Slide-seq: A scalable technology for measuring genome-wide expression at high spatial resolution

Samuel G. Rodriques(Broad Institute), Robert R. Stickels(Broad Institute), Aleksandrina Goeva(Broad Institute), Caroline Martin(Broad Institute), Evan Murray(Broad Institute), Charles Vanderburg(Broad Institute), Joshua D. Welch(Broad Institute), Linlin M. Chen(Broad Institute), Fei Chen(Broad Institute), Evan Z. Macosko(Broad Institute)
Science
March 28, 2019
Cited by 2,519

Abstract

Spatial positions of cells in tissues strongly influence function, yet a high-throughput, genome-wide readout of gene expression with cellular resolution is lacking.
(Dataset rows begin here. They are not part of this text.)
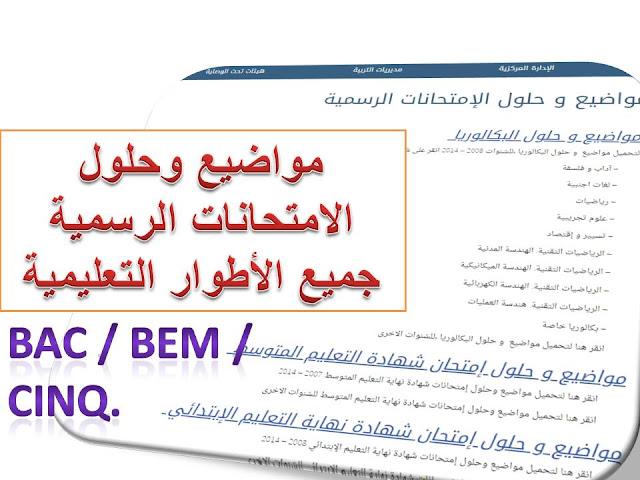 مواضيع وحلول الامتحانات الرسمية جميع الأطوار التعليمية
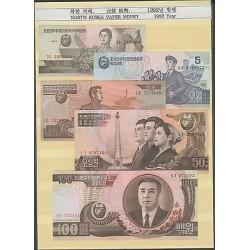 RO) 1992 KOREA, BANKNOTE - WON, PAPER MONEY, 1992 YEAR, FULL SET UNC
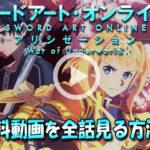 SAO(ソードアートオンライン)アリシゼーション war of underground(後編)の無料動画を全話見る方法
We developed Slide-seq, a method for transferring RNA from tissue sections onto a surface covered in DNA-barcoded beads with known positions, allowing the locations of the RNA to be inferred by sequencing. Using Slide-seq, we localized cell types identified by single-cell RNA sequencing datasets within the cerebellum and hippocampus, characterized spatial gene expression patterns in the Purkinje layer of mouse cerebellum, and defined the temporal evolution of cell type-specific responses in a mouse model of traumatic brain injury. These studies highlight how Slide-seq provides a scalable method for obtaining spatially resolved gene expression data at resolutions comparable to the sizes of individual cells.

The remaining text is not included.